Legolas: Naciaaaa!!!!
Legolas: Moja bff!!! ❤
Pigeon: ej Barnes @Dżizas
Pigeon: nie lubię cię, więc obyś został wreszcie obsrany przez te gołębie z parku
Dżizas: aww, Samuelu ❤
Dżizas: to tak cholernie słodkie
Dżizas: też chcę ci coś powiedzieć
Dżizas: Gdybyś spadł z drabiny, byłbym tam
Diabolina: I pomógł mu wstać?
Dżizas: No co ty, trząsłbym drabiną i potem bym się śmiał, jakby Sam już z niej zleciał
Pigeon: *pokazuje środkowego palca*
Dżizas: *pokazuje środkowego palca*
Fast&Furious: najlepsi bff na tej grupie
Gandalf: Jest w ogóle coś takiego jak dzień bff?

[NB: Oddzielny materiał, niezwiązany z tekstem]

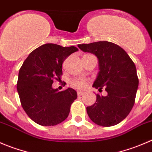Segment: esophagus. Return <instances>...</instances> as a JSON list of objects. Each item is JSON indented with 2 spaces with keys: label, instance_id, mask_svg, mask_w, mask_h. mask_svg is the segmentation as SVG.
I'll use <instances>...</instances> for the list:
<instances>
[{
  "label": "esophagus",
  "instance_id": "34e87169",
  "mask_svg": "<svg viewBox=\"0 0 152 152\" xmlns=\"http://www.w3.org/2000/svg\"><path fill=\"white\" fill-rule=\"evenodd\" d=\"M77 96H82L83 94H84V92H83V91H77Z\"/></svg>",
  "mask_w": 152,
  "mask_h": 152
}]
</instances>
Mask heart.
<instances>
[{"label": "heart", "mask_w": 152, "mask_h": 152, "mask_svg": "<svg viewBox=\"0 0 152 152\" xmlns=\"http://www.w3.org/2000/svg\"><path fill=\"white\" fill-rule=\"evenodd\" d=\"M87 80L83 77H76L74 78L70 82V85L73 88H77V89H83L86 87Z\"/></svg>", "instance_id": "obj_1"}]
</instances>
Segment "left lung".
I'll return each instance as SVG.
<instances>
[{
    "instance_id": "left-lung-1",
    "label": "left lung",
    "mask_w": 152,
    "mask_h": 152,
    "mask_svg": "<svg viewBox=\"0 0 152 152\" xmlns=\"http://www.w3.org/2000/svg\"><path fill=\"white\" fill-rule=\"evenodd\" d=\"M82 51L97 56L100 72L93 87L105 88L108 94H97L92 106H87L90 119L101 126H112L125 119L133 108L139 84L136 66L124 49L115 43L98 41L79 44Z\"/></svg>"
}]
</instances>
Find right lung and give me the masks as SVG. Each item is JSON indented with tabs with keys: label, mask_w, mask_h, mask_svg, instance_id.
Instances as JSON below:
<instances>
[{
	"label": "right lung",
	"mask_w": 152,
	"mask_h": 152,
	"mask_svg": "<svg viewBox=\"0 0 152 152\" xmlns=\"http://www.w3.org/2000/svg\"><path fill=\"white\" fill-rule=\"evenodd\" d=\"M77 50L75 46L46 43L32 51L20 67L17 83L20 103L36 124L55 126L68 117L77 97L76 91L68 88L58 91L52 85L54 80H61L66 58Z\"/></svg>",
	"instance_id": "1"
}]
</instances>
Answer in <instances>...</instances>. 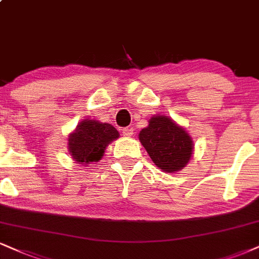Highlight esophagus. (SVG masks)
I'll return each mask as SVG.
<instances>
[{
    "label": "esophagus",
    "mask_w": 259,
    "mask_h": 259,
    "mask_svg": "<svg viewBox=\"0 0 259 259\" xmlns=\"http://www.w3.org/2000/svg\"><path fill=\"white\" fill-rule=\"evenodd\" d=\"M134 132H135V130H134L133 127H124V129L121 130L123 135L126 136V138H130V136H133L134 135Z\"/></svg>",
    "instance_id": "esophagus-1"
}]
</instances>
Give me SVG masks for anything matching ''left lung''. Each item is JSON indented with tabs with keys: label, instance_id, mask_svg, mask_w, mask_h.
Here are the masks:
<instances>
[{
	"label": "left lung",
	"instance_id": "obj_1",
	"mask_svg": "<svg viewBox=\"0 0 259 259\" xmlns=\"http://www.w3.org/2000/svg\"><path fill=\"white\" fill-rule=\"evenodd\" d=\"M140 142L153 163L166 172L182 170L193 154V140L182 126L166 116H153L139 134Z\"/></svg>",
	"mask_w": 259,
	"mask_h": 259
}]
</instances>
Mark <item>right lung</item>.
<instances>
[{
  "label": "right lung",
  "instance_id": "add662e5",
  "mask_svg": "<svg viewBox=\"0 0 259 259\" xmlns=\"http://www.w3.org/2000/svg\"><path fill=\"white\" fill-rule=\"evenodd\" d=\"M118 138L119 133L111 124L85 119L68 136V152L78 164H89L101 159L108 143Z\"/></svg>",
  "mask_w": 259,
  "mask_h": 259
}]
</instances>
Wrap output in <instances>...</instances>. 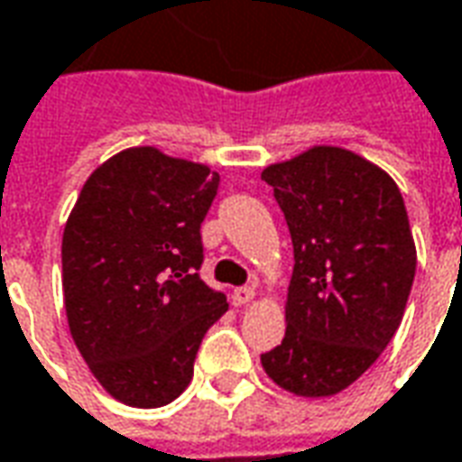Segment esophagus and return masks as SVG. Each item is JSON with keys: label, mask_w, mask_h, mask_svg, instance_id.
Masks as SVG:
<instances>
[{"label": "esophagus", "mask_w": 462, "mask_h": 462, "mask_svg": "<svg viewBox=\"0 0 462 462\" xmlns=\"http://www.w3.org/2000/svg\"><path fill=\"white\" fill-rule=\"evenodd\" d=\"M255 298V291L250 288V285H243V288H235L232 291V303L235 306H245V303H250Z\"/></svg>", "instance_id": "34e87169"}]
</instances>
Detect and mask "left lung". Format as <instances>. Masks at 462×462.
I'll use <instances>...</instances> for the list:
<instances>
[{
  "label": "left lung",
  "mask_w": 462,
  "mask_h": 462,
  "mask_svg": "<svg viewBox=\"0 0 462 462\" xmlns=\"http://www.w3.org/2000/svg\"><path fill=\"white\" fill-rule=\"evenodd\" d=\"M293 240L285 338L260 356L298 397H331L379 359L400 328L417 250L400 187L338 146L263 169Z\"/></svg>",
  "instance_id": "1"
}]
</instances>
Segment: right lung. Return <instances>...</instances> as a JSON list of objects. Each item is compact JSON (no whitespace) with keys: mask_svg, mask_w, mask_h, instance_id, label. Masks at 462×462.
Wrapping results in <instances>:
<instances>
[{"mask_svg":"<svg viewBox=\"0 0 462 462\" xmlns=\"http://www.w3.org/2000/svg\"><path fill=\"white\" fill-rule=\"evenodd\" d=\"M219 174L136 146L100 164L62 232L68 326L118 402L164 407L187 389L207 328L227 298L199 278Z\"/></svg>","mask_w":462,"mask_h":462,"instance_id":"obj_1","label":"right lung"}]
</instances>
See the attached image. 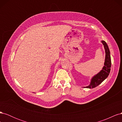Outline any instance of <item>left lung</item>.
Segmentation results:
<instances>
[{"label": "left lung", "mask_w": 122, "mask_h": 122, "mask_svg": "<svg viewBox=\"0 0 122 122\" xmlns=\"http://www.w3.org/2000/svg\"><path fill=\"white\" fill-rule=\"evenodd\" d=\"M101 42L104 45L105 51V59L104 62V66L103 67L101 71L98 73L97 75H95L91 79V83L89 86L84 87L85 88H93L101 84L109 74L111 67V57H110V51L108 45L104 41H102Z\"/></svg>", "instance_id": "obj_1"}]
</instances>
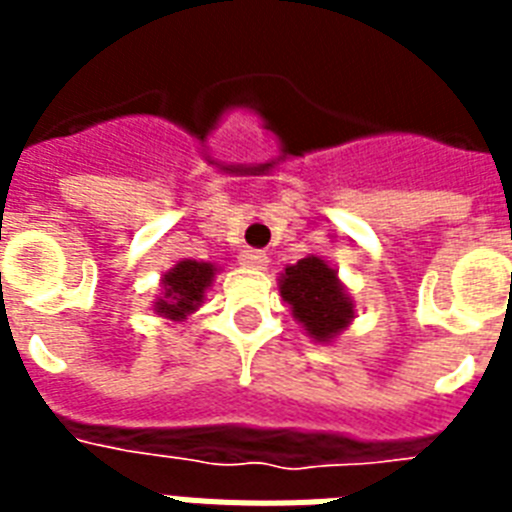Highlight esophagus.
Instances as JSON below:
<instances>
[{"instance_id":"34e87169","label":"esophagus","mask_w":512,"mask_h":512,"mask_svg":"<svg viewBox=\"0 0 512 512\" xmlns=\"http://www.w3.org/2000/svg\"><path fill=\"white\" fill-rule=\"evenodd\" d=\"M268 263V257H265L263 249H244L241 252V265H247V268H263Z\"/></svg>"}]
</instances>
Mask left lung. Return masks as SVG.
I'll list each match as a JSON object with an SVG mask.
<instances>
[{
    "instance_id": "1",
    "label": "left lung",
    "mask_w": 512,
    "mask_h": 512,
    "mask_svg": "<svg viewBox=\"0 0 512 512\" xmlns=\"http://www.w3.org/2000/svg\"><path fill=\"white\" fill-rule=\"evenodd\" d=\"M281 295L316 340L335 337L353 316L350 297L321 257H303L297 265H289L281 276Z\"/></svg>"
}]
</instances>
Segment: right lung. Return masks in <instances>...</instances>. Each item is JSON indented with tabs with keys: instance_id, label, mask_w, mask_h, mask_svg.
Here are the masks:
<instances>
[{
	"instance_id": "1",
	"label": "right lung",
	"mask_w": 512,
	"mask_h": 512,
	"mask_svg": "<svg viewBox=\"0 0 512 512\" xmlns=\"http://www.w3.org/2000/svg\"><path fill=\"white\" fill-rule=\"evenodd\" d=\"M212 276H215V265L196 263V260L177 263L164 276V297L156 303V313H162L172 321L185 319L188 313L196 311Z\"/></svg>"
}]
</instances>
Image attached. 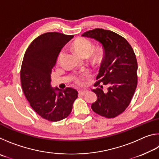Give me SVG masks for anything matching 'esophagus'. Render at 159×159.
<instances>
[{
	"label": "esophagus",
	"mask_w": 159,
	"mask_h": 159,
	"mask_svg": "<svg viewBox=\"0 0 159 159\" xmlns=\"http://www.w3.org/2000/svg\"><path fill=\"white\" fill-rule=\"evenodd\" d=\"M88 91L87 90H79V94L80 95H85L86 93H87Z\"/></svg>",
	"instance_id": "obj_1"
}]
</instances>
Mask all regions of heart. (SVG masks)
<instances>
[{
    "label": "heart",
    "instance_id": "obj_1",
    "mask_svg": "<svg viewBox=\"0 0 159 159\" xmlns=\"http://www.w3.org/2000/svg\"><path fill=\"white\" fill-rule=\"evenodd\" d=\"M74 48L76 52L83 57H87L92 52L93 45L91 42L85 39H80L74 42ZM65 54V49L63 48L59 53L58 60L60 61ZM74 83L77 85H83L84 84L85 77L83 75H76L72 78Z\"/></svg>",
    "mask_w": 159,
    "mask_h": 159
}]
</instances>
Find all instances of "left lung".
<instances>
[{
    "label": "left lung",
    "mask_w": 159,
    "mask_h": 159,
    "mask_svg": "<svg viewBox=\"0 0 159 159\" xmlns=\"http://www.w3.org/2000/svg\"><path fill=\"white\" fill-rule=\"evenodd\" d=\"M82 36L95 39L104 49L98 81L94 84L98 88L93 90L98 99L91 108L102 116L116 117L130 104L138 85L135 54L127 40L111 31L95 29L85 32ZM100 84L108 86L107 93Z\"/></svg>",
    "instance_id": "obj_1"
}]
</instances>
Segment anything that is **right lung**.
Listing matches in <instances>:
<instances>
[{
  "mask_svg": "<svg viewBox=\"0 0 159 159\" xmlns=\"http://www.w3.org/2000/svg\"><path fill=\"white\" fill-rule=\"evenodd\" d=\"M73 37L58 32L42 34L32 41L23 58L20 78L24 94L31 108L49 121H60L68 116L78 98L74 88L61 90L50 85L59 53Z\"/></svg>",
  "mask_w": 159,
  "mask_h": 159,
  "instance_id": "1",
  "label": "right lung"
}]
</instances>
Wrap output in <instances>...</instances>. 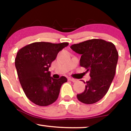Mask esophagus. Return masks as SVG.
<instances>
[{"instance_id":"esophagus-1","label":"esophagus","mask_w":131,"mask_h":131,"mask_svg":"<svg viewBox=\"0 0 131 131\" xmlns=\"http://www.w3.org/2000/svg\"><path fill=\"white\" fill-rule=\"evenodd\" d=\"M68 80L72 81V82H76V81H78V79H74V78H68Z\"/></svg>"}]
</instances>
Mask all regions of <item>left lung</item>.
I'll return each instance as SVG.
<instances>
[{
    "mask_svg": "<svg viewBox=\"0 0 131 131\" xmlns=\"http://www.w3.org/2000/svg\"><path fill=\"white\" fill-rule=\"evenodd\" d=\"M71 49L81 54V67L90 71L84 91L77 95L79 101L93 104L103 98L108 91L116 73L118 53L110 42L93 39L72 45ZM85 83V82H84Z\"/></svg>",
    "mask_w": 131,
    "mask_h": 131,
    "instance_id": "obj_1",
    "label": "left lung"
}]
</instances>
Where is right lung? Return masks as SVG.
<instances>
[{
	"mask_svg": "<svg viewBox=\"0 0 131 131\" xmlns=\"http://www.w3.org/2000/svg\"><path fill=\"white\" fill-rule=\"evenodd\" d=\"M68 42H34L18 51L15 64L19 82L28 99L39 106H48L57 100L61 85L67 81L61 76L55 79L49 68L57 54Z\"/></svg>",
	"mask_w": 131,
	"mask_h": 131,
	"instance_id": "1",
	"label": "right lung"
}]
</instances>
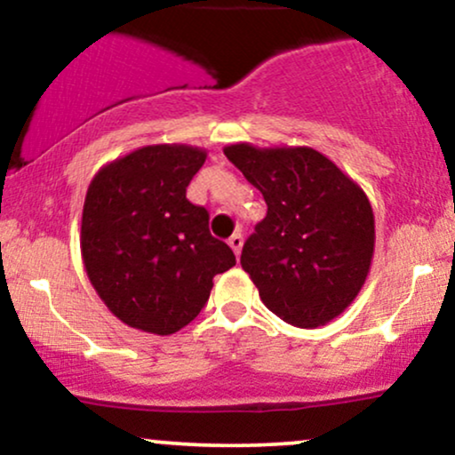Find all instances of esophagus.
I'll list each match as a JSON object with an SVG mask.
<instances>
[{
	"instance_id": "esophagus-1",
	"label": "esophagus",
	"mask_w": 455,
	"mask_h": 455,
	"mask_svg": "<svg viewBox=\"0 0 455 455\" xmlns=\"http://www.w3.org/2000/svg\"><path fill=\"white\" fill-rule=\"evenodd\" d=\"M228 245H231L233 252L239 257V252H242V245H243V235L242 233H233L231 237H228Z\"/></svg>"
}]
</instances>
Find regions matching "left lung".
<instances>
[{"label":"left lung","instance_id":"obj_1","mask_svg":"<svg viewBox=\"0 0 455 455\" xmlns=\"http://www.w3.org/2000/svg\"><path fill=\"white\" fill-rule=\"evenodd\" d=\"M224 156L267 203L242 250L260 299L291 325H325L351 306L372 263L368 196L312 148L237 143Z\"/></svg>","mask_w":455,"mask_h":455}]
</instances>
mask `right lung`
<instances>
[{"label":"right lung","instance_id":"1","mask_svg":"<svg viewBox=\"0 0 455 455\" xmlns=\"http://www.w3.org/2000/svg\"><path fill=\"white\" fill-rule=\"evenodd\" d=\"M207 151L148 145L102 166L87 188L81 254L92 286L119 321L169 336L207 304L235 254L210 233L186 188Z\"/></svg>","mask_w":455,"mask_h":455}]
</instances>
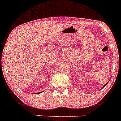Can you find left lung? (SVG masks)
Listing matches in <instances>:
<instances>
[{
  "label": "left lung",
  "instance_id": "1",
  "mask_svg": "<svg viewBox=\"0 0 121 121\" xmlns=\"http://www.w3.org/2000/svg\"><path fill=\"white\" fill-rule=\"evenodd\" d=\"M107 84H108V83H106V84H105V85H104V86H106V85Z\"/></svg>",
  "mask_w": 121,
  "mask_h": 121
}]
</instances>
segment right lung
Listing matches in <instances>:
<instances>
[{"instance_id": "obj_1", "label": "right lung", "mask_w": 121, "mask_h": 121, "mask_svg": "<svg viewBox=\"0 0 121 121\" xmlns=\"http://www.w3.org/2000/svg\"><path fill=\"white\" fill-rule=\"evenodd\" d=\"M43 92V91H41V92H39V93H37H37H42Z\"/></svg>"}]
</instances>
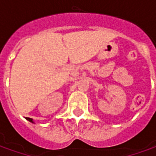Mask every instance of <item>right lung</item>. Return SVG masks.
<instances>
[{
	"label": "right lung",
	"mask_w": 156,
	"mask_h": 156,
	"mask_svg": "<svg viewBox=\"0 0 156 156\" xmlns=\"http://www.w3.org/2000/svg\"><path fill=\"white\" fill-rule=\"evenodd\" d=\"M26 120H27V121H28V122H30L34 123L33 122V119H31V118H28V117H27V118H26Z\"/></svg>",
	"instance_id": "obj_1"
}]
</instances>
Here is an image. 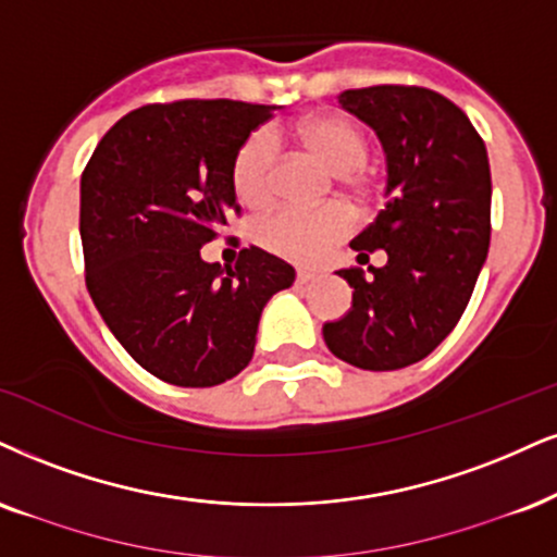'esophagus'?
<instances>
[{
	"instance_id": "esophagus-1",
	"label": "esophagus",
	"mask_w": 557,
	"mask_h": 557,
	"mask_svg": "<svg viewBox=\"0 0 557 557\" xmlns=\"http://www.w3.org/2000/svg\"><path fill=\"white\" fill-rule=\"evenodd\" d=\"M314 278H318V276H314L312 271H297V284H299V286H307V284H312Z\"/></svg>"
}]
</instances>
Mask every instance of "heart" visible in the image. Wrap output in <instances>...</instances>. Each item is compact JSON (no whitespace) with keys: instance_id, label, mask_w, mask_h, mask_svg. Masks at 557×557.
Instances as JSON below:
<instances>
[{"instance_id":"heart-1","label":"heart","mask_w":557,"mask_h":557,"mask_svg":"<svg viewBox=\"0 0 557 557\" xmlns=\"http://www.w3.org/2000/svg\"><path fill=\"white\" fill-rule=\"evenodd\" d=\"M301 147L312 152L346 185L359 183V170L369 157V141L351 121L338 115H314L297 128ZM276 185V144L271 134L258 132L237 149L232 160V188L239 203L260 209L273 198ZM351 230V214L346 206L327 203L320 209L278 206L256 226V239L273 256L286 260H318L327 247Z\"/></svg>"}]
</instances>
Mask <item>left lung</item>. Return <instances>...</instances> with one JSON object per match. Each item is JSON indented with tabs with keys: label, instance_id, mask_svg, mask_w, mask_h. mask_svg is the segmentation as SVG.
<instances>
[{
	"label": "left lung",
	"instance_id": "8db88e82",
	"mask_svg": "<svg viewBox=\"0 0 557 557\" xmlns=\"http://www.w3.org/2000/svg\"><path fill=\"white\" fill-rule=\"evenodd\" d=\"M374 128L387 160V206L351 239L359 264L384 249L382 269L341 268L351 310L322 325L351 367L393 372L421 361L468 307L491 245V164L468 115L425 87L376 85L338 95Z\"/></svg>",
	"mask_w": 557,
	"mask_h": 557
}]
</instances>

Diabolina: Nawet jeśli nie było, już jest
Iron Dad: Stefan, złóż swojemu bff najlepsze życzenia
Gandalf: życzę ci, Tony, żebyś wreszcie zasmakował w herbacie
Mr. America's Ass: Wiedziałem, że wy się lubicie
Iron Dad: Stań na Lego
Mr. America's Ass: kto?
Iron Dad: Obaj!
Galactic Killer: szczęśliwego dnia bff moim ulubionym Ziemianom! ❤
Lord of Idiots: ej, stop
Lord of Idiots: Myślałem, że ja jestem twoim ulubionym Ziemianinem :c
Galactic Killer: Ciebie widzę na co dzień
Galactic Killer: ale mimo że czasem cholernie działasz mi na nerwy, nie zastąpiłabym cię nikim innym
Królik: Takie słowa ze strony Gamory to rzadkość
Królik: aż zrobiłem screena
Lord of Idiots: Ja też
Lord of Idiots: Jestem poruszony ❤
Not-funny-army-guy: dzień bff powiadacie
Iron Dad: O Boże
Iron Dad: Patrzcie państwo kto się odezwał!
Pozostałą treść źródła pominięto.